Tiago Iorque já alertou “Nas aparências todos tão iguais”. A harmonização facial que tantos influenciadores digitais tem feito é algo que divide opiniões. Vasconcellos explica que existe a harmonização e a padronização facial, e muitos pacientes tem procurado pela padronização, todos com queixos e mandíbulas bem marcados e lábios volumosos. O cirurgião plástico alerta que isso pode não combinar com todas as pessoas ou ficar artificial, sem valorizar a beleza natural. “Cada paciente tem sua limitação, sua anatomia e seu biotipo...nessa divulgação em massa das redes sociais todo mundo é colocado no mesmo balaio”, acrescenta Vasconcellos.

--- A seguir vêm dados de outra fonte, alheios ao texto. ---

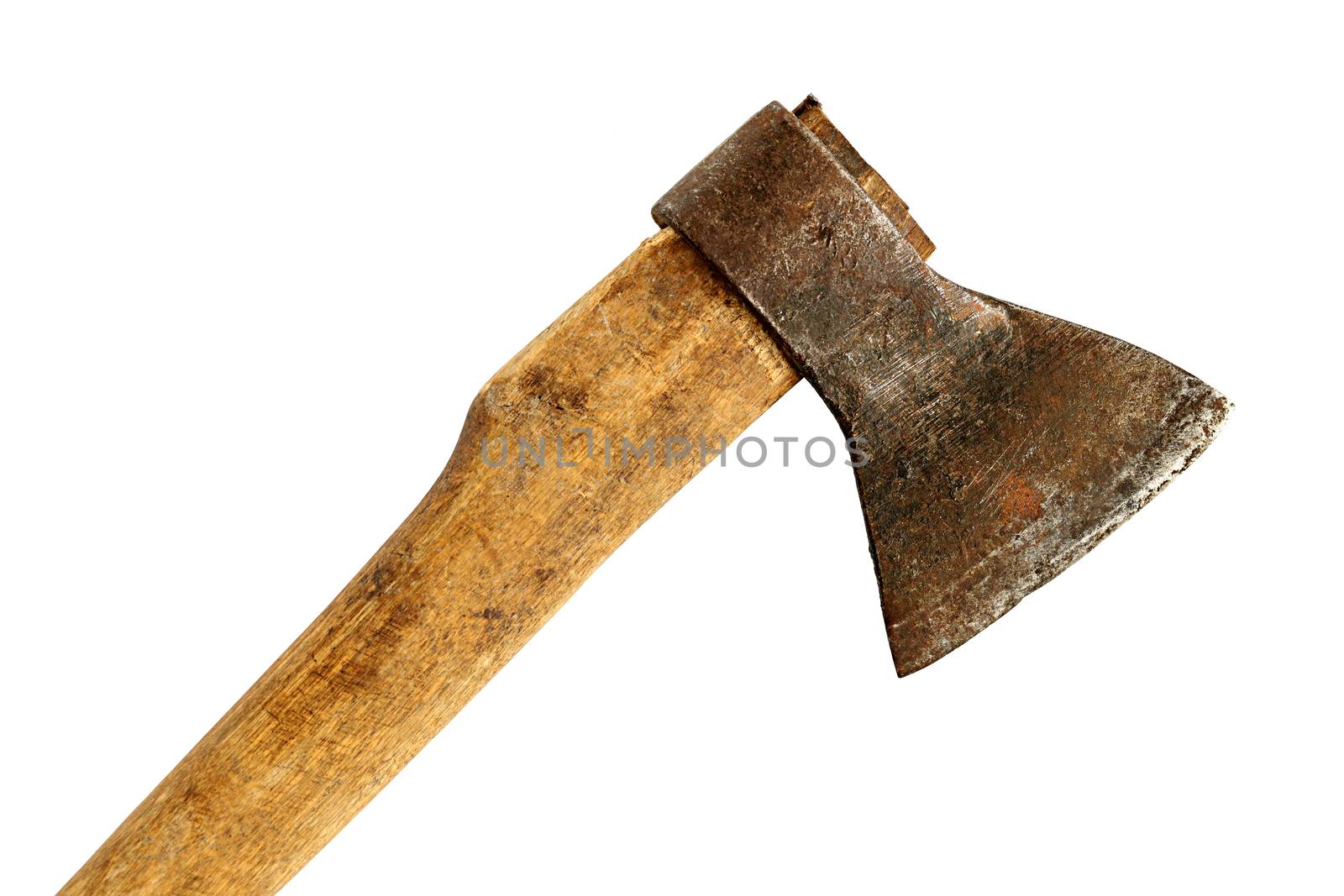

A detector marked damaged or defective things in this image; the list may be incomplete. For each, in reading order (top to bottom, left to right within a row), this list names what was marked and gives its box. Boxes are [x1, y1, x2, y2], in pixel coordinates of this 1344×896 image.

rusty metal surface [655, 103, 1231, 671]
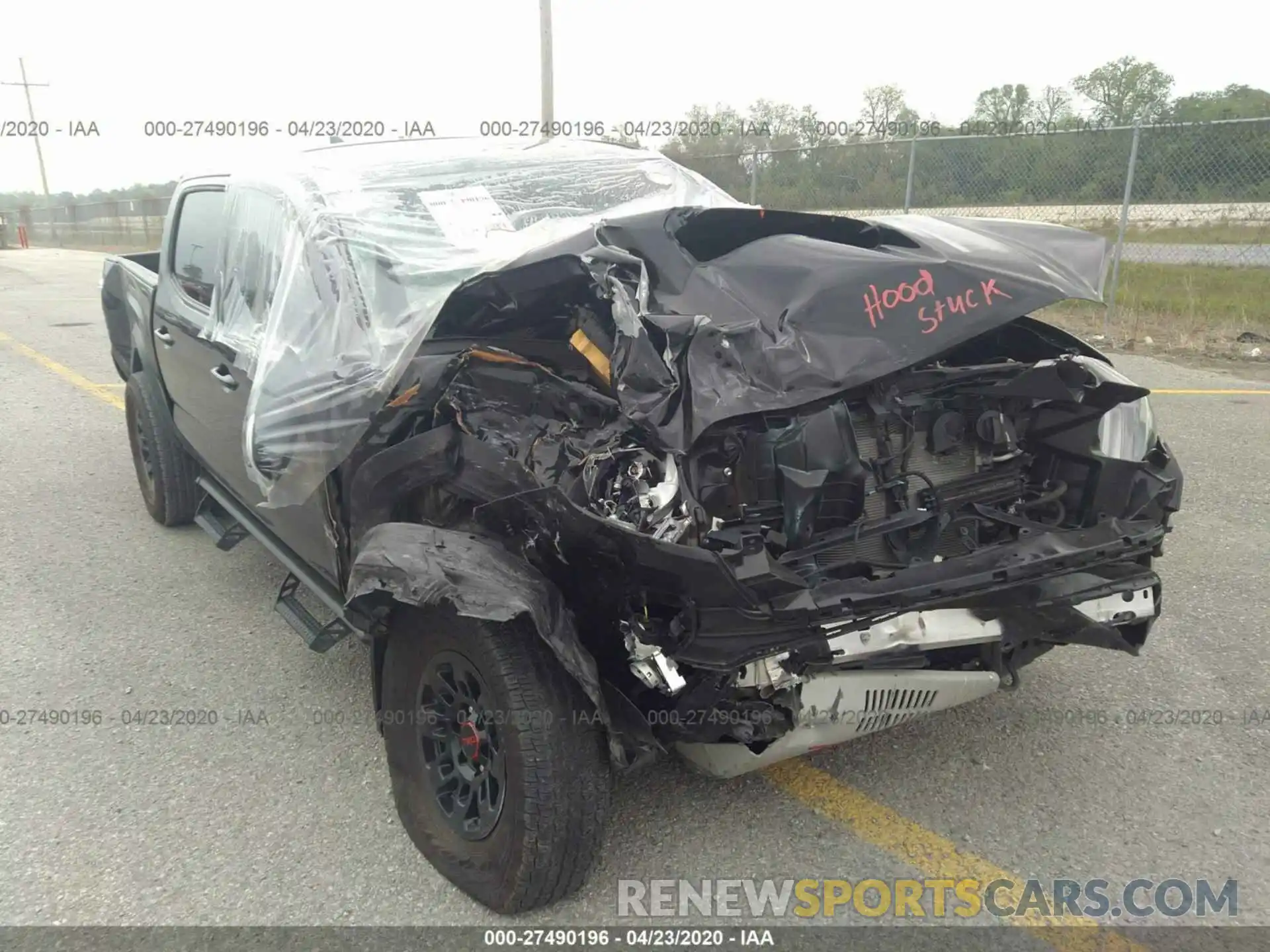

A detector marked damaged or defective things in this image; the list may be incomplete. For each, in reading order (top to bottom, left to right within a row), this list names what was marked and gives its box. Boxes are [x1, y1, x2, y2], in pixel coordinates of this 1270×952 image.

torn sheet metal [206, 139, 741, 510]
torn sheet metal [348, 523, 660, 766]
crumpled front fender [348, 525, 665, 772]
damaged pickup truck [101, 136, 1178, 919]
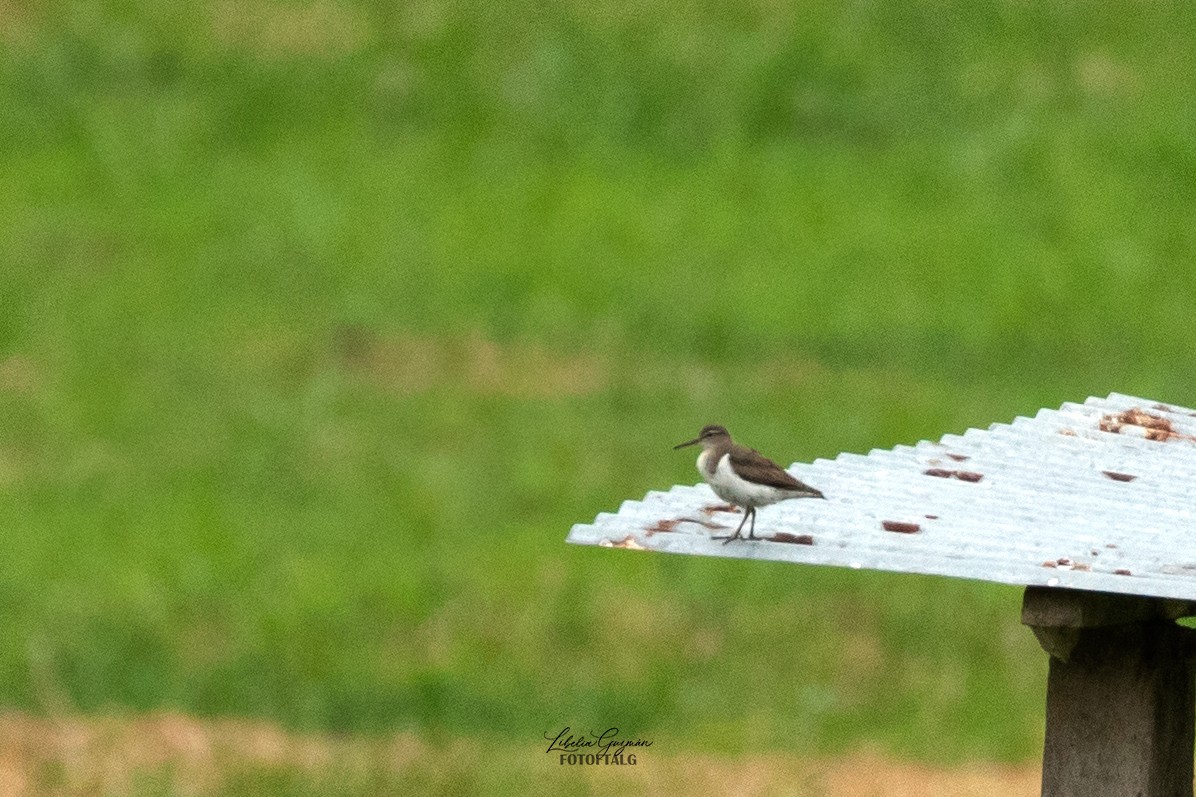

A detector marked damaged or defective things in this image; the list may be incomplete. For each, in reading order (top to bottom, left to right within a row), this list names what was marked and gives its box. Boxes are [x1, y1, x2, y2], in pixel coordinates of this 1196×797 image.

rusty metal surface [564, 392, 1196, 596]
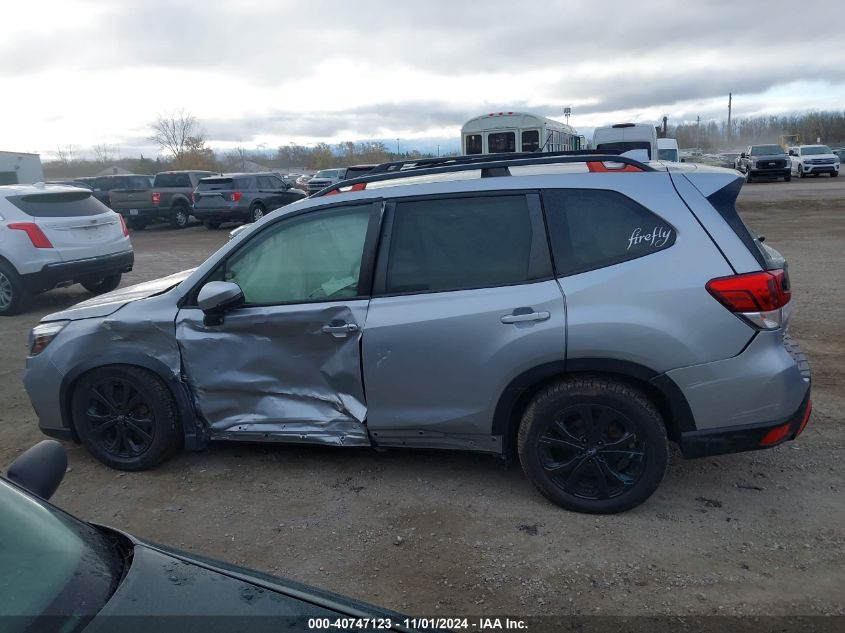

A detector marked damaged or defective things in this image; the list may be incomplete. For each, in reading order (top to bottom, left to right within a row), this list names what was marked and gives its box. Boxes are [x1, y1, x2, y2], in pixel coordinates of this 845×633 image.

dented front door [175, 201, 380, 444]
dented rear door [175, 201, 382, 444]
damaged silver suv [23, 152, 808, 512]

Não se afetar pelos padrões é difícil expõe Cortegoso, “direto vejo algo e fica muito difícil não desejar um outro corpo, pensar em começar uma dieta, ir atrás de procedimentos, querer coisas novas, a necessidade de se sentir bonita e que as pessoas te achem bonita como se para ser bonita tivesse que ser igual aquele jeito lá que tantas pessoas disseram que é bonito”.

A psicóloga Heloisa Haggi explica que essa constante comparação entre corpos e vidas é um fator que pode até mesmo desencadear ou agravar uma depressão. Especialmente durante a pandemia, quando muitas pessoas não conseguiram ser produtivas, estavam fazendo o isolamento social corretamente, tiveram sua saúde mental abalada e perceberam mudanças em seus corpos. Ao mesmo tempo viam nas redes sociais pessoas que não pareciam estar abaladas pela pandemia, no auge de sua positividade, produtividade, com uma alimentação excelente e fazendo exercícios físicos regularmente.

“Eu já deixei de seguir muitas pessoas por perceber que ver elas ali na tela do meu celular todos os dias me fazia ficar ruim. Não só porque elas possuíam o corpo e rosto perfeitos, mas aparentemente a vida perfeita também. O que a gente sabe que não é verdade”, relatou Avellar.

Imagem ilustrativa da imagem Todo mundo quer ser um filtro do Instagram
Imagem ilustrativa da imagem Todo mundo quer ser um filtro do Instagram

Ariel Avellar agora só usa os filtros como brincadeira, não mais em todas as fotos

REDES SOCIAIS E A SAÚDE MENTAL

Estar sempre conectado, a checagem constante de notificações, o bombardeamento de informações é algo que quase todos que tem celular e estão nas redes sociais sentiram aumentar desde o início da pandemia. Haggi esclarece que esses fatos podem colaborar para que as pessoas desenvolvam outros transtornos como a ansiedade e a depressão. O acesso constante a notícias caóticas pode fazer com que as pessoas fiquem mais ansiosas, assim como a comparação com a vida de outras pessoas pode criar um quadro depressivo. Como cantou Tiago Iorc em Desconstrução: “Ninguém notou a sua depressão; Seguiu o bando a deslizar a mão; Para assegurar uma curtida.”

O vício nas redes pode ser danoso à saúde mental e a psicóloga lista quais hábitos podem caracterizar isso. Entre eles, estão: perder a noção do tempo, mudar sua rotina para ficar mais tempo conectado, preferir conversar com as pessoas pelas redes sociais do que de forma presencial e ficar angustiado quando não está conectado. “É uma linha muito tênue, porque hoje é necessário a gente estar conectado. Mas é preciso ficar atento quando você não consegue se desligar e quando acaba afetando a sua rotina”, alerta Haggi. Segundo a psicóloga, é tudo uma questão de intensidade e frequência, já que a opção de simplesmente parar de usar as redes sociais é muito difícil nos dias de hoje.